Feature Story

 

More time permitted to bring cancer protocols onboard

December 2002
Karen Southwick

At the request of the CAP, the American College of Surgeons Commission on Cancer has delayed for a year its plan to require the cancer programs it accredits to use the CAP’s protocols as part of their reporting.

The Commission on Cancer originally had intended to make scientifically validated portions of the cancer protocol checklists mandatory for cancer programs starting Jan. 1, 2003. That requirement will now be delayed until Jan. 1, 2004.

"We received a letter from the CAP which told us they would not be able to meet their November [2002] deadline for republishing the protocols and asking us to delay implementation," says M. Asa Carter, manager of the accreditation and standards section of the ACS’ cancer programs. "The CoC executive committee felt it was reasonable to grant the request.
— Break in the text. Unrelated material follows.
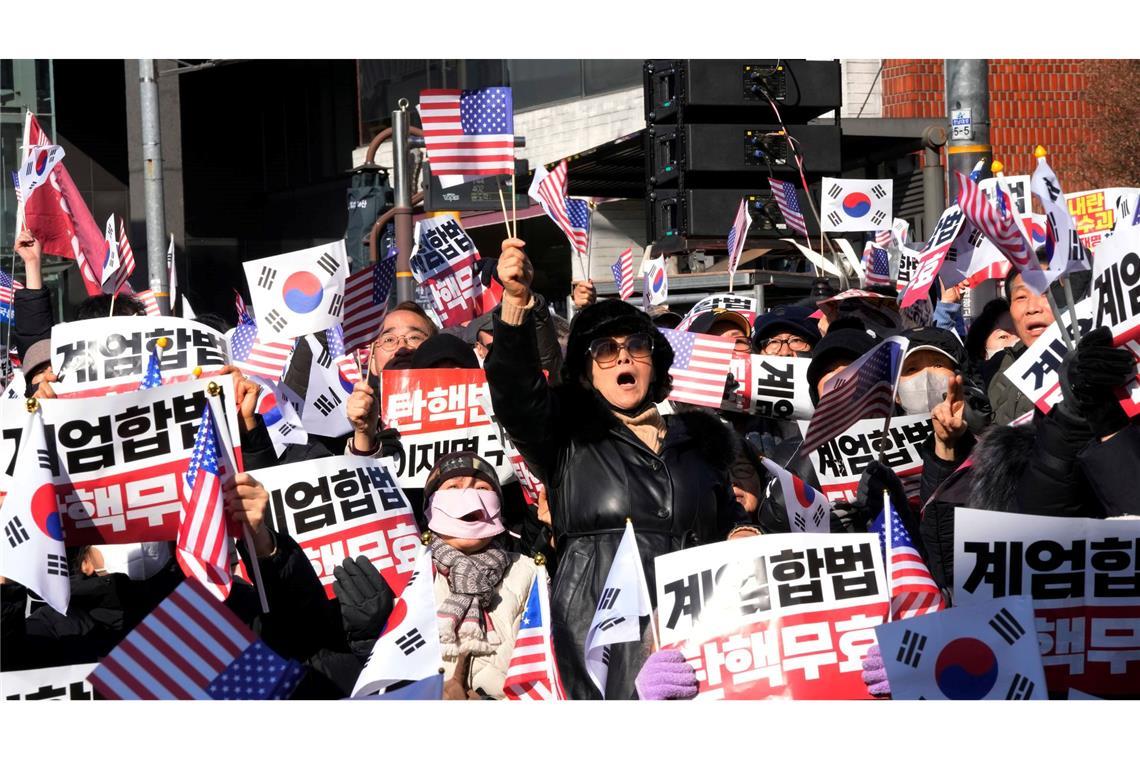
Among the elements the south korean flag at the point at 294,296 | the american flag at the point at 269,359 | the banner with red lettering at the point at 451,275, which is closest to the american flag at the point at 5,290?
the american flag at the point at 269,359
We did not want to implement a requirement using material in revision."

Carolyn Compton, MD, PhD, chair of the CAP Cancer Committee and chair of the Department of Pathology, McGill University, Montreal, says the protocols had to be updated because a new edition of the AJCC Cancer Staging Manual was published recently. Members of the committee also wanted to clarify which portions of the protocol checklists were scientifically proven and which were optional. And they wanted to incorporate information that was released after the protocols were finished, such as new WHO classifications of tumors.

"I am pleased with the delay" by the ACS’ Commission on Cancer, Dr. Compton says. The delay affords the CAP Cancer Committee time to update the material and gives pathology departments at cancer centers time to modify their software to accommodate the checklists.

The Cancer Committee members who worked on the protocols "have made a huge effort to update them, and we are done with that portion," Dr. Compton says. Some of the protocols were dramatically edited, she adds. "We have now defined what elements of the checklist are essential and which are not." In all cases, she says, they made the protocols "consistent with those that have been devised by other professional organizations."

Once the CAP Board of Governors approves the rewritten protocols, they will be posted on the College’s Web site (www.cap.org) so cancer centers can begin incorporating them into their reporting. "We’ll be considering them in batches and approving them as swiftly as possible," says M. Elizabeth Hammond, MD, a member of the Board of Governors and former chair of the Cancer Committee. Dr. Hammond is chair of the Department of Pathology, Urban Central Regional Hospitals of Intermountain Healthcare, Salt Lake City.

At its meeting in mid-November, the Board of Governors committed to a Dec. 31 deadline to approve the 23 checklists updated by the Cancer Committee. "These will be available on the CAP Web site starting in 2003," Dr. Hammond says. "They represent the vast majority of cancer specimens." Cancer Committee members are refining the other 15 protocols and will soon send them to the Board.

The Board of Governors, at its November meeting, approved the new checklists for the first batch of eight protocols. Those eight encompass the most important cancer sites: breast, colon and rectum, skin melanoma, endometrium, kidney, lung, prostate, and uterine cervix.

Those portions of the checklist that are not scientifically proven will be marked with an asterisk and won’t have to be included in the reporting, Dr. Hammond says.

The critical elements will be those that are scientifically validated and that must appear in every report pathologists issue to clinicians. For example, the critical elements for a breast biopsy are specimen type, laterality, tumor site, tumor size, histologic type, and histologic grade. "You have to provide these elements, but we don’t specify the format," Dr. Hammond says. "You can use narrative or synoptic."

The ACS Commission on Cancer has approved more than 1,430 cancer programs at hospitals and freestanding cancer centers, Carter says. The accreditation surveys are performed every three years, "but we will expect our approved programs to be in compliance with the protocols as of Jan. 1, 2004," she adds. If found deficient in a subsequent survey, a cancer program will have 12 months to resolve the deficiency.

Carter advises cancer programs to watch the CAP Web site for protocol updates. "As the information becomes available, share it with pathologists and get ready for implementation," she says.

Using the protocols "is a high-priority item for us," Carter adds. The College’s standardized checklists will make it easier for cancer registrars to locate needed information in medical records. Cancer registry data are shared with state cancer registries and the ACS’ National Cancer Data Base.

"The CoC made the decision in the first place to make it mandatory because we recognized the value of these protocols back in 2000," Carter says. "We recognized that the original deadline for implementation was unrealistic, but once we have the complete set of guidelines, we want to move forward."

Because pathologists formulated the guidelines themselves, she says, pathology departments and laboratories should accept them more readily than if another group had created them.

Karen Southwick is a writer in San Francisco.